§ Texto de lectura
══════════
# infrared beacon



## davidcheca

quisiera saber como puedo traducir BACON en este contexto

*The preferences for public transport based on infrared bacons and wireless communication will be deployed.*
 

*Las preferencias por el transporte público basado en los bacons infrarrojos y comunicación inalámbrica serán utilizadas. *
 
*Neceito su ayuda porque el único significado que encontre de bacon es TOCINO. y no creo que sea eso*
 
*Gracias*


----------



## ayudame

"Bacons" is a typo. The phrase should be infrared _beacons_. Unfortunately, I'm not sure how to translate it--maybe "almenara." If you post again with the word "beacons" though, someone should be able to help you.


----------



## akakus

Rayos. Rayos infrarrojos. Mejor, pero menos literal sería "señales infrarrojas".


----------



## Daddyo

Transmisiones infrarrojas. O si solo son marcadores para delimitar alguna zona, balizas.


----------



## Quimber

Beacon se que tiene varias definiciones, En nautica  son las señales o mejor las "haces" de luz que emiten los faros.
Tambien en nautica, los destellos de luz que se envian entre barcos para mensajes morse.

Asi que me decanto por los "haces" que lanza un emisor de
frecuencia, o los rayos de un laser, haz magnetico, etc

Rayo o deteccion infra-roja parece lo mas correcto.


----------



## Cubanboy

¿Y a qué esfera se refiere tu contexto?


A priori:

baliza infrarroja.


----------



## Quimber

Baliza señalizadora tambien es correcto, pero no en este contexto.
══════════
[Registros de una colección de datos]

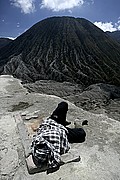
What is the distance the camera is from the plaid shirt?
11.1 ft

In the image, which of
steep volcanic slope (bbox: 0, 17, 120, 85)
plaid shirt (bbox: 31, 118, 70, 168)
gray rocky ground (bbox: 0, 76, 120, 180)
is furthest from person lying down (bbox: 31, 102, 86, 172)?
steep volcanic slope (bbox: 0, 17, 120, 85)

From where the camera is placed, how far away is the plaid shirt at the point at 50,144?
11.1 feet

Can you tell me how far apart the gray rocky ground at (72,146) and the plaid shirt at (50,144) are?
══════════
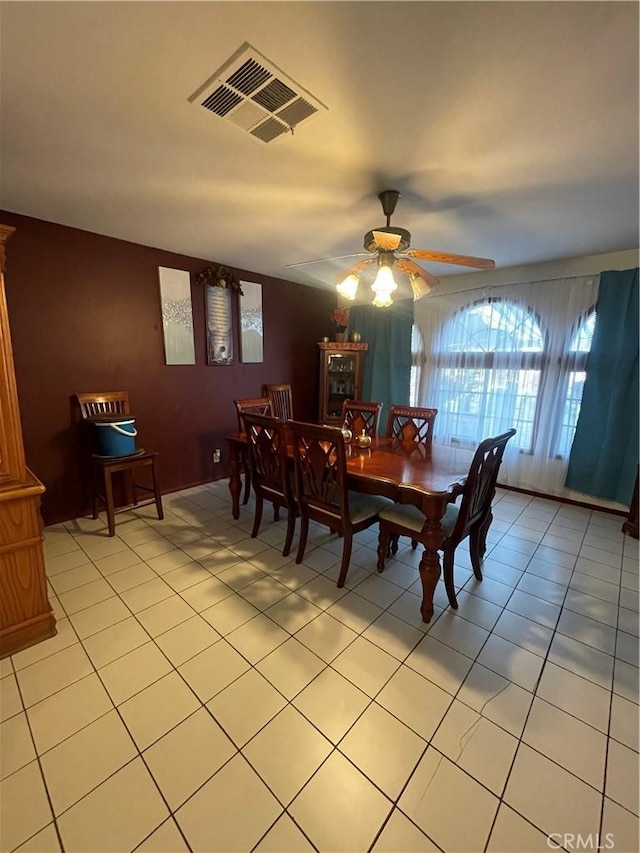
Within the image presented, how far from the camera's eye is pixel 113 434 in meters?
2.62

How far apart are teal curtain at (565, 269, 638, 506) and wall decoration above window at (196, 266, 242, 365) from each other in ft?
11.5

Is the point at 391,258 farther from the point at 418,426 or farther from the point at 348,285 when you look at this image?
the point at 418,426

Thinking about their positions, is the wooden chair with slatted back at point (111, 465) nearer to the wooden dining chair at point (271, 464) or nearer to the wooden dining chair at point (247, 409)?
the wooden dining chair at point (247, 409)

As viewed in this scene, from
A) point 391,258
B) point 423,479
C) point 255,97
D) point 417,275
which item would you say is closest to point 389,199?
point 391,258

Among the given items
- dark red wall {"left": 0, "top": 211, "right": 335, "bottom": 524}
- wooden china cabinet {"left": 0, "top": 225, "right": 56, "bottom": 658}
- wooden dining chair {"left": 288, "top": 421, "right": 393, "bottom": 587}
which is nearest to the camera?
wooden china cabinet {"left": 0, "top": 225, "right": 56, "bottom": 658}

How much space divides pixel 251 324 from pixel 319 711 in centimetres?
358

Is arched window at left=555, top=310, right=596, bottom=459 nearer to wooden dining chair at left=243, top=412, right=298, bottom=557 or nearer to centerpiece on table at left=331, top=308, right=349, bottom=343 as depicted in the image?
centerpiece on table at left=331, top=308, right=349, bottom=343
══════════
§ Consigna 1
Extrae del hilo del foro sobre «infrared beacon» el pasaje que va de "Beacon se que" a "lo mas correcto.".
§ Consigna 2
Responde estas preguntas sobre el hilo del foro acerca de «infrared beacon»:
(a) Según ayudame, ¿qué palabra debería figurar en lugar de «bacons»?
(b) ¿Qué término propone Daddyo si solo se trata de marcadores para delimitar una zona?
(c) ¿Qué traducción ofrece Cubanboy a priori?
§ Consigna 3
Prosigue el hilo del foro sobre la traducción de «infrared beacon» a partir del último mensaje.
El material no hace falta para resolver nada.

§ Respuesta 1
Beacon se que tiene varias definiciones, En nautica  son las señales o mejor las "haces" de luz que emiten los faros.
Tambien en nautica, los destellos de luz que se envian entre barcos para mensajes morse.

Asi que me decanto por los "haces" que lanza un emisor de
frecuencia, o los rayos de un laser, haz magnetico, etc

Rayo o deteccion infra-roja parece lo mas correcto.

§ Respuesta 2
(a) Beacons.
(b) Balizas.
(c) Baliza infrarroja.

§ Respuesta 3
El contexto aquí, es la emision de un rayo, sea optico, luminoso, magnetico, _*infrarojo*_, etc


----------



## codina

¿Qué opinan de *emisores infrarrojos*?


----------



## Quimber

Tambien Beacon significa destello "The sky is filled with beacon stars"
Tambien figuradamente "fulgor"
"In your eyes it reflects the beacon of the stars".... que poetico, ¿no?  

para estos casos se podrian usar los sinonimos: glitter, glow, brightness...
pero no se pueden utilizar en el sentido de emision de señales, que era el
objeto del post.


----------



## icerob

Tocinos infrarrojos, es decir, que no están bien fritos y están más bien descoloridos.

O bien, *balizas infrarrojas*, como dijo cubanboy. Las balizas son, precisamente, instrumentos para mandar señales, en este caso, en la frecuencia infrarroja de luz (?)


----------



## Jom

Hola:

Estoy de acuerdo con balizas infrarrojas. Beacon, en ambientes de radio transmisores también lo he visto traducir como piloto (frecuencia o señal  piloto).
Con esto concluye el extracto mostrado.